§ **Provided data**:
━━━━━━━━
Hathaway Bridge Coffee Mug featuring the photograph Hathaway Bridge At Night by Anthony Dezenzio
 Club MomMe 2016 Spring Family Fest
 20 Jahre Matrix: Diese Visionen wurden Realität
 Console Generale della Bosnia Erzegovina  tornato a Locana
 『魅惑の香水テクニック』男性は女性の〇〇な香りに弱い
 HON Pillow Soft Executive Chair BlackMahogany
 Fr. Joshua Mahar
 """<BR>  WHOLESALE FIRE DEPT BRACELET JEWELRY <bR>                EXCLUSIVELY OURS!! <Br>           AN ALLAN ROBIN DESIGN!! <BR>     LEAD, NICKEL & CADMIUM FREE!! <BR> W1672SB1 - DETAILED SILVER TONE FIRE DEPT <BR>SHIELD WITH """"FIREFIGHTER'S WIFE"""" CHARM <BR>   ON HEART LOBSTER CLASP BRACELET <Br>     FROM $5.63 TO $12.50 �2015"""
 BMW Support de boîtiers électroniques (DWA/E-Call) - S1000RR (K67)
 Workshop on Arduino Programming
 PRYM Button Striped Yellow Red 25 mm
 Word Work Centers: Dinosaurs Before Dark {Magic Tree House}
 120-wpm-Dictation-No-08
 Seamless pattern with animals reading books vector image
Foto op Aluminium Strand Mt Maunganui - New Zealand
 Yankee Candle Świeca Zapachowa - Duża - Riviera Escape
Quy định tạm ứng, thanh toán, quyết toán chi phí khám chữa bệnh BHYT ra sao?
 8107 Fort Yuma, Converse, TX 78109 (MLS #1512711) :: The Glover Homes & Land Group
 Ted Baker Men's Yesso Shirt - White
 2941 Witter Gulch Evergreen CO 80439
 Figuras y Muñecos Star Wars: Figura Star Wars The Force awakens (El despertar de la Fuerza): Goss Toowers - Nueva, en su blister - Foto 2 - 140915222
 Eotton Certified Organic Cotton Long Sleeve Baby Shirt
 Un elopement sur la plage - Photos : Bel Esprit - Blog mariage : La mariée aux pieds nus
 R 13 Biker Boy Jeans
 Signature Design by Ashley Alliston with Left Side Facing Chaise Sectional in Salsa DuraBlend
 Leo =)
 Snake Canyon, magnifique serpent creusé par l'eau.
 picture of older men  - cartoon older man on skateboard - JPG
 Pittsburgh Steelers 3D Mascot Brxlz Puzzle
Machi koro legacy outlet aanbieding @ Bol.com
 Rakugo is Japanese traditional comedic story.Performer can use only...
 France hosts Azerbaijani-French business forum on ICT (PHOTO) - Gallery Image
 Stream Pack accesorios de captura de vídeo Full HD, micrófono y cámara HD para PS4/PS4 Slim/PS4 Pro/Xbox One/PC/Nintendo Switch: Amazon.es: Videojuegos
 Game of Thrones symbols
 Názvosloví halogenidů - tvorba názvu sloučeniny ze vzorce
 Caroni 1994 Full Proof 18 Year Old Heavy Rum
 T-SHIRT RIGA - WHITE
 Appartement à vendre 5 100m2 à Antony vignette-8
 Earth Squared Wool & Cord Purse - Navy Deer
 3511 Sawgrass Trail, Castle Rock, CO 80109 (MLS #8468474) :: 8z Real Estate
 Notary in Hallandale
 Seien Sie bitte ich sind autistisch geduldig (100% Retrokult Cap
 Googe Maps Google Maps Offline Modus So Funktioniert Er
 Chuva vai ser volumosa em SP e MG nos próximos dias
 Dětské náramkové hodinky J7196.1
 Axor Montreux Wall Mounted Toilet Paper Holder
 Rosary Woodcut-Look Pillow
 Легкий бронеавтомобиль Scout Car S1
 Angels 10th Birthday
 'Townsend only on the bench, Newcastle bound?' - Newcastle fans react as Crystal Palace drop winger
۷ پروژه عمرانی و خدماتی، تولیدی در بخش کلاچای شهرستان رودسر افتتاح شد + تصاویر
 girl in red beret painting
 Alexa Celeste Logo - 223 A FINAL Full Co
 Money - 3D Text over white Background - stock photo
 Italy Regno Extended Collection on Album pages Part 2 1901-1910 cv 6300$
━━━━━━━━
§ **Goal of the exercise**:
Provide an exact copy of all the material.

§ **Your response**:
Hathaway Bridge Coffee Mug featuring the photograph Hathaway Bridge At Night by Anthony Dezenzio
 Club MomMe 2016 Spring Family Fest
 20 Jahre Matrix: Diese Visionen wurden Realität
 Console Generale della Bosnia Erzegovina  tornato a Locana
 『魅惑の香水テクニック』男性は女性の〇〇な香りに弱い
 HON Pillow Soft Executive Chair BlackMahogany
 Fr. Joshua Mahar
 """<BR>  WHOLESALE FIRE DEPT BRACELET JEWELRY <bR>                EXCLUSIVELY OURS!! <Br>           AN ALLAN ROBIN DESIGN!! <BR>     LEAD, NICKEL & CADMIUM FREE!! <BR> W1672SB1 - DETAILED SILVER TONE FIRE DEPT <BR>SHIELD WITH """"FIREFIGHTER'S WIFE"""" CHARM <BR>   ON HEART LOBSTER CLASP BRACELET <Br>     FROM $5.63 TO $12.50 �2015"""
 BMW Support de boîtiers électroniques (DWA/E-Call) - S1000RR (K67)
 Workshop on Arduino Programming
 PRYM Button Striped Yellow Red 25 mm
 Word Work Centers: Dinosaurs Before Dark {Magic Tree House}
 120-wpm-Dictation-No-08
 Seamless pattern with animals reading books vector image
Foto op Aluminium Strand Mt Maunganui - New Zealand
 Yankee Candle Świeca Zapachowa - Duża - Riviera Escape
Quy định tạm ứng, thanh toán, quyết toán chi phí khám chữa bệnh BHYT ra sao?
 8107 Fort Yuma, Converse, TX 78109 (MLS #1512711) :: The Glover Homes & Land Group
 Ted Baker Men's Yesso Shirt - White
 2941 Witter Gulch Evergreen CO 80439
 Figuras y Muñecos Star Wars: Figura Star Wars The Force awakens (El despertar de la Fuerza): Goss Toowers - Nueva, en su blister - Foto 2 - 140915222
 Eotton Certified Organic Cotton Long Sleeve Baby Shirt
 Un elopement sur la plage - Photos : Bel Esprit - Blog mariage : La mariée aux pieds nus
 R 13 Biker Boy Jeans
 Signature Design by Ashley Alliston with Left Side Facing Chaise Sectional in Salsa DuraBlend
 Leo =)
 Snake Canyon, magnifique serpent creusé par l'eau.
 picture of older men  - cartoon older man on skateboard - JPG
 Pittsburgh Steelers 3D Mascot Brxlz Puzzle
Machi koro legacy outlet aanbieding @ Bol.com
 Rakugo is Japanese traditional comedic story.Performer can use only...
 France hosts Azerbaijani-French business forum on ICT (PHOTO) - Gallery Image
 Stream Pack accesorios de captura de vídeo Full HD, micrófono y cámara HD para PS4/PS4 Slim/PS4 Pro/Xbox One/PC/Nintendo Switch: Amazon.es: Videojuegos
 Game of Thrones symbols
 Názvosloví halogenidů - tvorba názvu sloučeniny ze vzorce
 Caroni 1994 Full Proof 18 Year Old Heavy Rum
 T-SHIRT RIGA - WHITE
 Appartement à vendre 5 100m2 à Antony vignette-8
 Earth Squared Wool & Cord Purse - Navy Deer
 3511 Sawgrass Trail, Castle Rock, CO 80109 (MLS #8468474) :: 8z Real Estate
 Notary in Hallandale
 Seien Sie bitte ich sind autistisch geduldig (100% Retrokult Cap
 Googe Maps Google Maps Offline Modus So Funktioniert Er
 Chuva vai ser volumosa em SP e MG nos próximos dias
 Dětské náramkové hodinky J7196.1
 Axor Montreux Wall Mounted Toilet Paper Holder
 Rosary Woodcut-Look Pillow
 Легкий бронеавтомобиль Scout Car S1
 Angels 10th Birthday
 'Townsend only on the bench, Newcastle bound?' - Newcastle fans react as Crystal Palace drop winger
۷ پروژه عمرانی و خدماتی، تولیدی در بخش کلاچای شهرستان رودسر افتتاح شد + تصاویر
 girl in red beret painting
 Alexa Celeste Logo - 223 A FINAL Full Co
 Money - 3D Text over white Background - stock photo
 Italy Regno Extended Collection on Album pages Part 2 1901-1910 cv 6300$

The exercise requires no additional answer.